* [Brief]:
Return a copy of each line in the listing that includes the word "back".
START Source data
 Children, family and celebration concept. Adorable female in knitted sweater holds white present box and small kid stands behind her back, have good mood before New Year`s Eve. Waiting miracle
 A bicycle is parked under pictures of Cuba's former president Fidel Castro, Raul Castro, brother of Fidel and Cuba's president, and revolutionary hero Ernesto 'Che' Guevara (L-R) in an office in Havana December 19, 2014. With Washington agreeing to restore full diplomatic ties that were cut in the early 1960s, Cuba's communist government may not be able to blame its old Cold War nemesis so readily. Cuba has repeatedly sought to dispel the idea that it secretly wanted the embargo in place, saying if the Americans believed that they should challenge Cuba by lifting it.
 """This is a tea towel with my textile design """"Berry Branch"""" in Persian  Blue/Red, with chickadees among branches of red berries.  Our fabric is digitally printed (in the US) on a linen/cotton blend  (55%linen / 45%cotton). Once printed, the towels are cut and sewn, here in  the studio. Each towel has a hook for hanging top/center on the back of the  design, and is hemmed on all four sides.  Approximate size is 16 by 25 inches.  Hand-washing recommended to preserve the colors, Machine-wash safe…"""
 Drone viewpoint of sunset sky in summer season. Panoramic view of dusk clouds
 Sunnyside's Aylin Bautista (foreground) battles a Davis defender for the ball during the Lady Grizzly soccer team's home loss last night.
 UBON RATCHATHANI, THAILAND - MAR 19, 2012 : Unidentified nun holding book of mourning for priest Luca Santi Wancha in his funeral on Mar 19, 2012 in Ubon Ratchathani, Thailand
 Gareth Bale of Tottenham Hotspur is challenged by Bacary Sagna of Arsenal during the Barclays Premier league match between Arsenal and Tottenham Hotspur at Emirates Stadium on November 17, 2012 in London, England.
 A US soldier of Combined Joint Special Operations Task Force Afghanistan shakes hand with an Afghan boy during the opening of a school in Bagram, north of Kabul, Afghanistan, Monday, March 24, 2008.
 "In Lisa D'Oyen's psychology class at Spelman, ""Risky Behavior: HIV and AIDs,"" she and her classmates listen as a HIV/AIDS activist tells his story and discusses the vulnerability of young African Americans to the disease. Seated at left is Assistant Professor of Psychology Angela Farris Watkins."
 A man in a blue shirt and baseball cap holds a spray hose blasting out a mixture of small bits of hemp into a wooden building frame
END Source data
* [Written response]:
 Children, family and celebration concept. Adorable female in knitted sweater holds white present box and small kid stands behind her back, have good mood before New Year`s Eve. Waiting miracle
 """This is a tea towel with my textile design """"Berry Branch"""" in Persian  Blue/Red, with chickadees among branches of red berries.  Our fabric is digitally printed (in the US) on a linen/cotton blend  (55%linen / 45%cotton). Once printed, the towels are cut and sewn, here in  the studio. Each towel has a hook for hanging top/center on the back of the  design, and is hemmed on all four sides.  Approximate size is 16 by 25 inches.  Hand-washing recommended to preserve the colors, Machine-wash safe…"""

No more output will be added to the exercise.